PROMPT -
In the records that follow, find the line containing "袁腾飞讲两宋风云(袁腾飞讲历史系列) (博集历史典藏馆)" and the line containing "How difficult Is", then transcribe both and every line between them exactly, omitting pictures.

INFORMATION SHOWN -
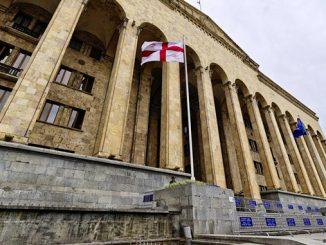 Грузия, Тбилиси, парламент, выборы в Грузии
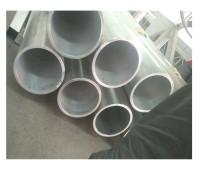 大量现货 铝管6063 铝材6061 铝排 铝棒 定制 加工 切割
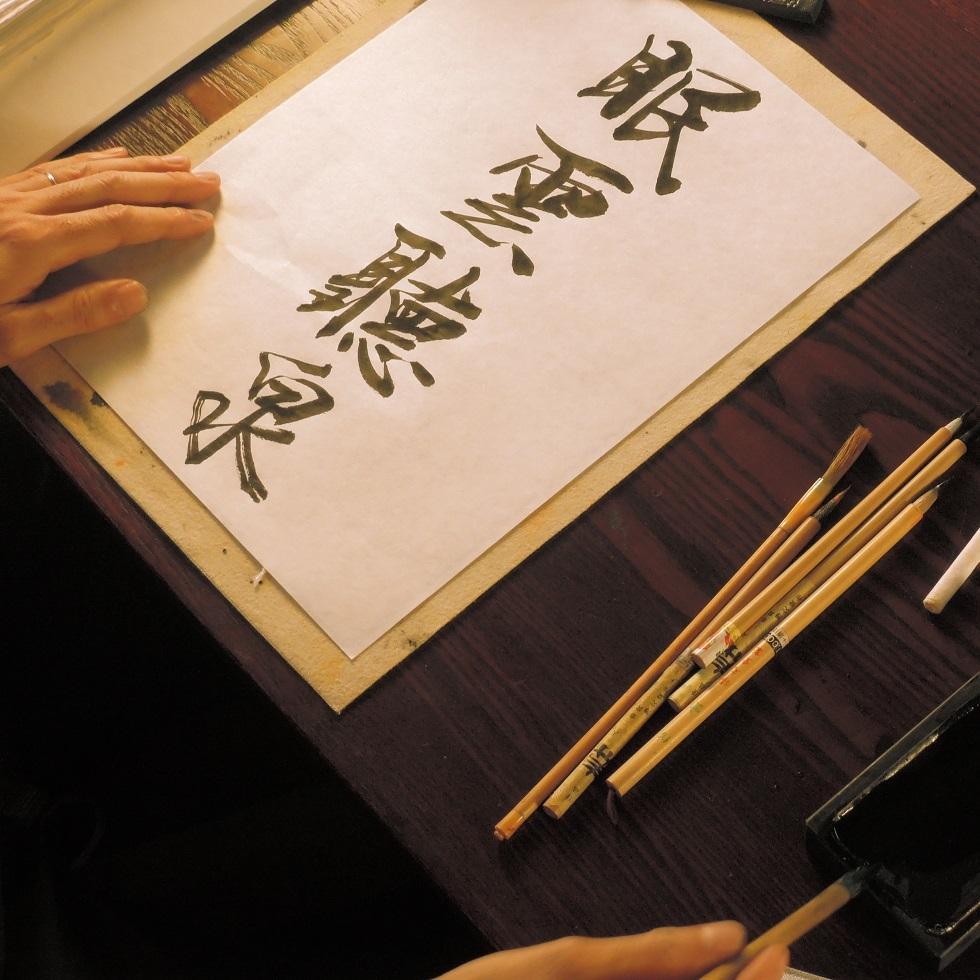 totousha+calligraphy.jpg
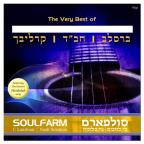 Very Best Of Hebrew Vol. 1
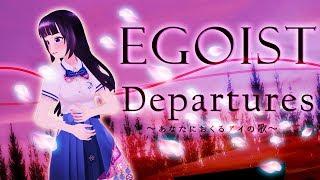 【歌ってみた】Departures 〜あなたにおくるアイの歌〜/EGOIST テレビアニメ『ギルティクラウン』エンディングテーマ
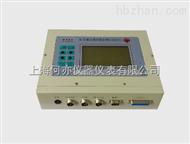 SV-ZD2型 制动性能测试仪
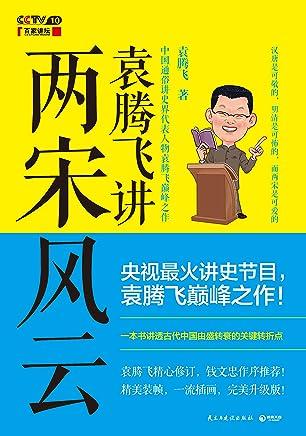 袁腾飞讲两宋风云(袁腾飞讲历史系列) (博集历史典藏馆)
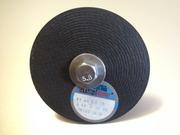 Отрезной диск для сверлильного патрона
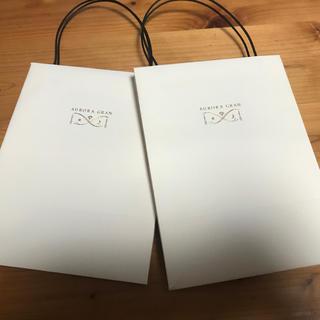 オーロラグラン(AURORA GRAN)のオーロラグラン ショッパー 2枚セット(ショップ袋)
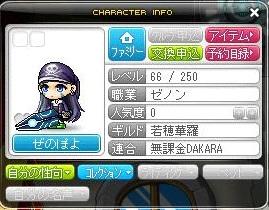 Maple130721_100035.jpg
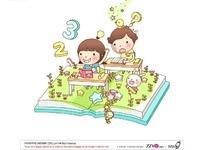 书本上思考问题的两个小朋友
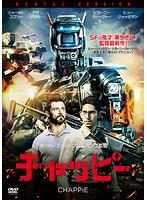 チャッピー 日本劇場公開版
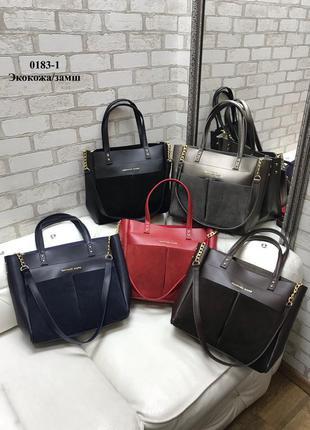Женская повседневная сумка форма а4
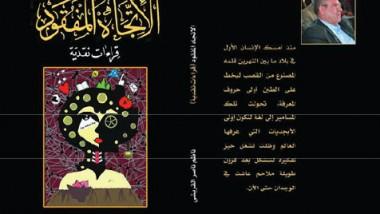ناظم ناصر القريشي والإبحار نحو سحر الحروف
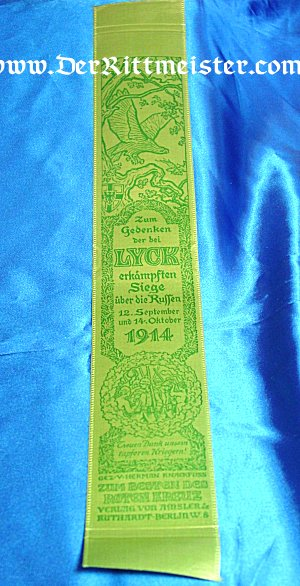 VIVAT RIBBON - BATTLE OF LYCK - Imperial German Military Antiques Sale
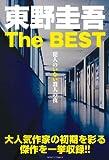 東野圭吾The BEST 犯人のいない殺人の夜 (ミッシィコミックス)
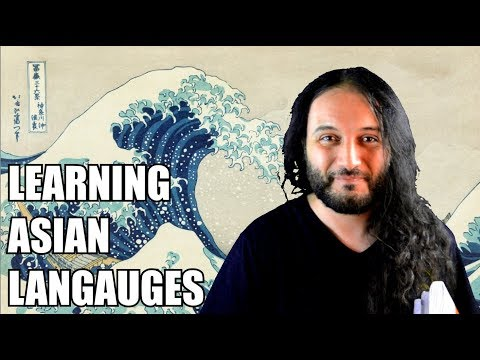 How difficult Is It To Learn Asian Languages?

...

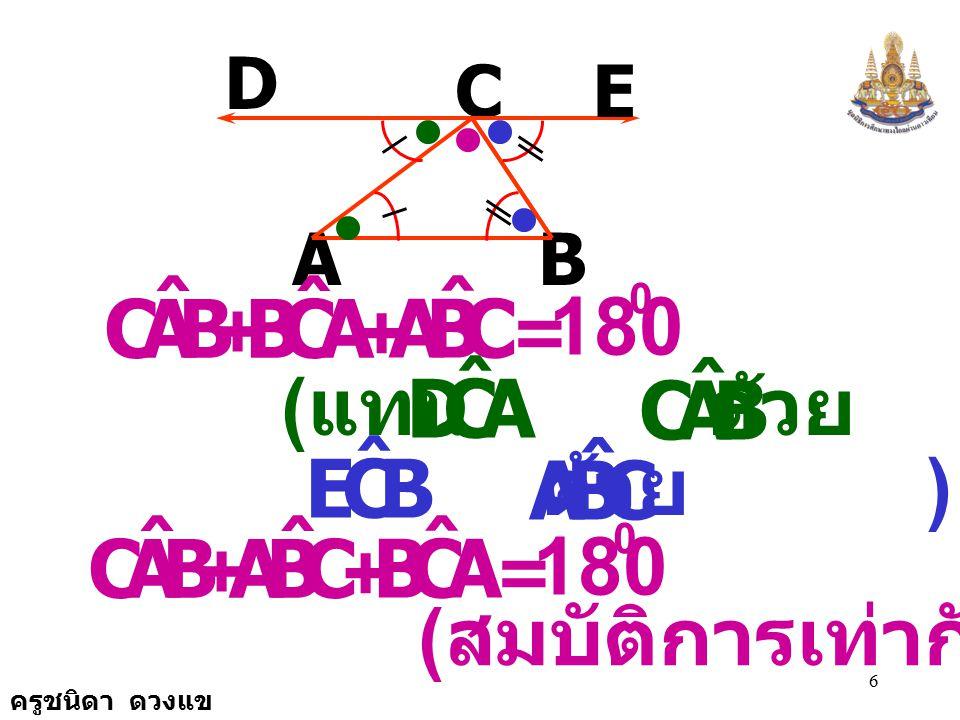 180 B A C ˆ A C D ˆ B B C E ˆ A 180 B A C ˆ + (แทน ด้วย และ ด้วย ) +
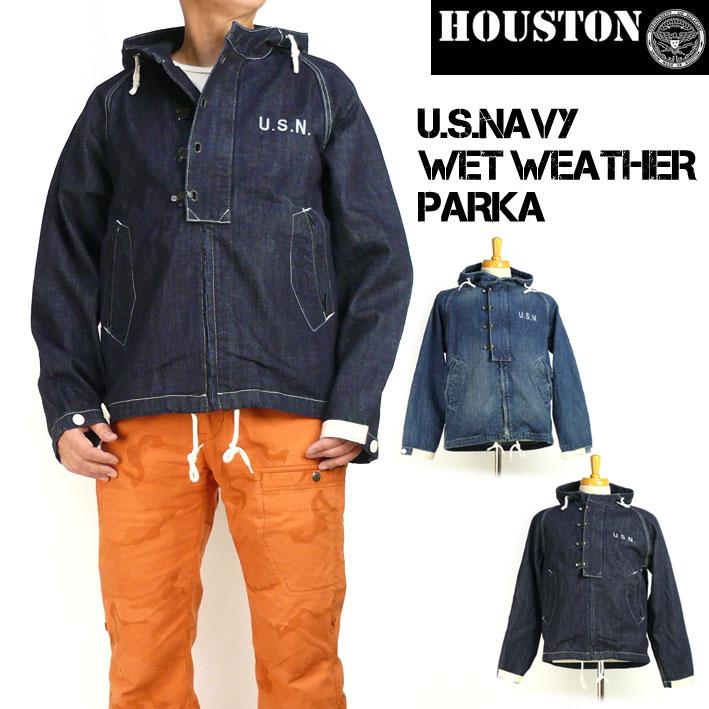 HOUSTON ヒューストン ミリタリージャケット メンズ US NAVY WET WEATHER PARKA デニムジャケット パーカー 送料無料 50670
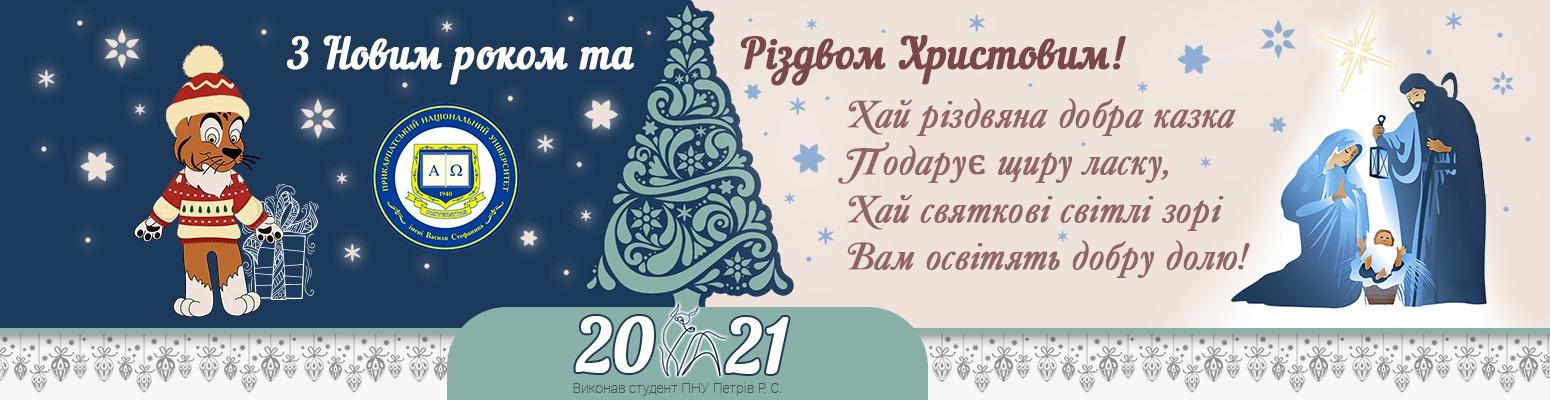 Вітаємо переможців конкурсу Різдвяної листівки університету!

THE ANSWER -
 袁腾飞讲两宋风云(袁腾飞讲历史系列) (博集历史典藏馆)
 Отрезной диск для сверлильного патрона
 オーロラグラン(AURORA GRAN)のオーロラグラン ショッパー 2枚セット(ショップ袋)
 Maple130721_100035.jpg
 书本上思考问题的两个小朋友
 チャッピー 日本劇場公開版
Женская повседневная сумка форма а4
ناظم ناصر القريشي والإبحار نحو سحر الحروف
 VIVAT RIBBON - BATTLE OF LYCK - Imperial German Military Antiques Sale
 東野圭吾The BEST 犯人のいない殺人の夜 (ミッシィコミックス)
 How difficult Is It To Learn Asian Languages?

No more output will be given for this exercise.